Dataset items

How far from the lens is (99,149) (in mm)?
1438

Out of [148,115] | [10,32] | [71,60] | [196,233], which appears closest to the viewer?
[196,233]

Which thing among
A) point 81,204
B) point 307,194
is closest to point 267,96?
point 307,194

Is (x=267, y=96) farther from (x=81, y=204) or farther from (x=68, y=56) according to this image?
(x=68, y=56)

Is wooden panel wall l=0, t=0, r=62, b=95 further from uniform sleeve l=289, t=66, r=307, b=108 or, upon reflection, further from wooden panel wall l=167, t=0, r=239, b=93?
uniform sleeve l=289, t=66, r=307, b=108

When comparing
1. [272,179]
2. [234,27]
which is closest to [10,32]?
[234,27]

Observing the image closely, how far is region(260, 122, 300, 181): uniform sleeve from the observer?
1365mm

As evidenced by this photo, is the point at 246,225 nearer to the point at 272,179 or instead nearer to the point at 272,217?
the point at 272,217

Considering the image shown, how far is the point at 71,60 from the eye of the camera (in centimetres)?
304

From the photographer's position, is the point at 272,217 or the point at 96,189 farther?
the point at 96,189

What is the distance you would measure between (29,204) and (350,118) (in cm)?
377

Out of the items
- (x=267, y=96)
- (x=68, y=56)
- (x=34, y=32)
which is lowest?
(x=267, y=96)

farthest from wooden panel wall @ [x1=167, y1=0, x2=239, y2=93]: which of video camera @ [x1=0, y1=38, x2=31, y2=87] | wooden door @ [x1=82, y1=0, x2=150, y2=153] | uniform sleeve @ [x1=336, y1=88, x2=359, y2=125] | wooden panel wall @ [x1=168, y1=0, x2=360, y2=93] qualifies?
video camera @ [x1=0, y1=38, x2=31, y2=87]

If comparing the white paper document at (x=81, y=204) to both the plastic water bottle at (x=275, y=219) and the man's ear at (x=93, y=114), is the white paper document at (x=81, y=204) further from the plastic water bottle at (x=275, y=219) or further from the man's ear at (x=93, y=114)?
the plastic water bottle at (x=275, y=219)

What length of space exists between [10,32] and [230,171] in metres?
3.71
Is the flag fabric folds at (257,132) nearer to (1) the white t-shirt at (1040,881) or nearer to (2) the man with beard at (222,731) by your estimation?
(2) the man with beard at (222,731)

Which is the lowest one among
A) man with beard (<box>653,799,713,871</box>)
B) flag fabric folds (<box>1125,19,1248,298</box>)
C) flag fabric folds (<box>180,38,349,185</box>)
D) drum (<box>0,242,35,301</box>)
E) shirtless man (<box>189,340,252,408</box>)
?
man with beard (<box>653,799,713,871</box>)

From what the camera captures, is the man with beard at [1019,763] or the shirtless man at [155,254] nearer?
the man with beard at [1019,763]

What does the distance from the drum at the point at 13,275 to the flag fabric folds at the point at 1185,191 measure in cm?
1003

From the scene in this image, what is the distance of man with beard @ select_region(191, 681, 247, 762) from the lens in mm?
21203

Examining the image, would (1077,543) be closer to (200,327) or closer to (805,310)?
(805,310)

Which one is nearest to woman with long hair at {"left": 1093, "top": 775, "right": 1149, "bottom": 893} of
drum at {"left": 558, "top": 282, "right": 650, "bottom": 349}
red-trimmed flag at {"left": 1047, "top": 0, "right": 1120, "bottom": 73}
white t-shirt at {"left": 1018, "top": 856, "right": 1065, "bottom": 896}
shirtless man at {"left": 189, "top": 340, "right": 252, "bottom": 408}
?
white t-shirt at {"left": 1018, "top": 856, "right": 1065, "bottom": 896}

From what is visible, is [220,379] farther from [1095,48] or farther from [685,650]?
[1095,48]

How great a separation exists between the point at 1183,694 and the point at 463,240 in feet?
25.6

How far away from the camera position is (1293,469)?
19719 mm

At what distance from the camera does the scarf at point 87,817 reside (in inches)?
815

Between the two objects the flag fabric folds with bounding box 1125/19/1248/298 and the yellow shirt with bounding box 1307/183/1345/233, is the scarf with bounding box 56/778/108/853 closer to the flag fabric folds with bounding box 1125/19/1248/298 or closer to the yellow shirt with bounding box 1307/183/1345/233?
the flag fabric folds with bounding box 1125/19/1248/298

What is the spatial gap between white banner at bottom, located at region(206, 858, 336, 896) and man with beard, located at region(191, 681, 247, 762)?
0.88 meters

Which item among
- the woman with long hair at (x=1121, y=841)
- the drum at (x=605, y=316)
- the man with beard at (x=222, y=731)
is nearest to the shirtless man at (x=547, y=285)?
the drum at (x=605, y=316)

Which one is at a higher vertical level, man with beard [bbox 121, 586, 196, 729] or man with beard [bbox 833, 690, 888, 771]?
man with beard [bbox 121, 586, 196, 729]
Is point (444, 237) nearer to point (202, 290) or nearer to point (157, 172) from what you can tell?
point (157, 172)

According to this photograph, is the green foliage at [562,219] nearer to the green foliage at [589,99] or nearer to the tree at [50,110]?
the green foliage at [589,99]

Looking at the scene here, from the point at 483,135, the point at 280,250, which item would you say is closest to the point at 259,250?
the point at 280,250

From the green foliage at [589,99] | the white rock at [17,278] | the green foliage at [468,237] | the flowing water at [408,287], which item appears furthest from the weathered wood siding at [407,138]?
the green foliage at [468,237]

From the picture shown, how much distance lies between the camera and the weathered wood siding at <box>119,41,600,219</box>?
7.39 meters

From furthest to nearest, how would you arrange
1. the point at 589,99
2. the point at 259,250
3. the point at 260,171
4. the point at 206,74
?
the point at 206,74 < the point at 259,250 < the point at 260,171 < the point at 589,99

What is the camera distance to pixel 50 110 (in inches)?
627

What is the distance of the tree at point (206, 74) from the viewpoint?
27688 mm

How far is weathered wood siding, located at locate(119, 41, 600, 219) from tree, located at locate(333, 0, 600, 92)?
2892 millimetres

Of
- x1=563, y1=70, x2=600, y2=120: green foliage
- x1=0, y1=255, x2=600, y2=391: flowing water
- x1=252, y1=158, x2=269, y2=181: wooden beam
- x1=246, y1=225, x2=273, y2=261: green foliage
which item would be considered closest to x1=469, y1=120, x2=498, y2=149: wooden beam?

→ What is required
Copy out, without any change, the portion of the listing that begins with the line containing "From the green" and continues through the end of the listing, including both ends.

→ Result below
From the green foliage at [589,99] | the white rock at [17,278] | the green foliage at [468,237] | the flowing water at [408,287], which item appears furthest from the weathered wood siding at [407,138]?
the green foliage at [468,237]

From the picture shown, how much distance lies between the camera and the weathered wood siding at <box>119,41,600,219</box>?
7.39 meters

From furthest to nearest, how would you arrange
1. the point at 589,99
2. the point at 259,250
3. the point at 260,171
4. the point at 206,74
?
the point at 206,74 < the point at 259,250 < the point at 260,171 < the point at 589,99

What is the camera distance to pixel 50 110 (in inches)?
627

What is the distance of the tree at point (206, 74) from the viewpoint?
27688 mm

How far is weathered wood siding, located at locate(119, 41, 600, 219) from tree, located at locate(333, 0, 600, 92)?
2892 millimetres

Of
- x1=563, y1=70, x2=600, y2=120: green foliage
- x1=0, y1=255, x2=600, y2=391: flowing water
- x1=252, y1=158, x2=269, y2=181: wooden beam
- x1=246, y1=225, x2=273, y2=261: green foliage
which item would be considered closest to x1=469, y1=120, x2=498, y2=149: wooden beam?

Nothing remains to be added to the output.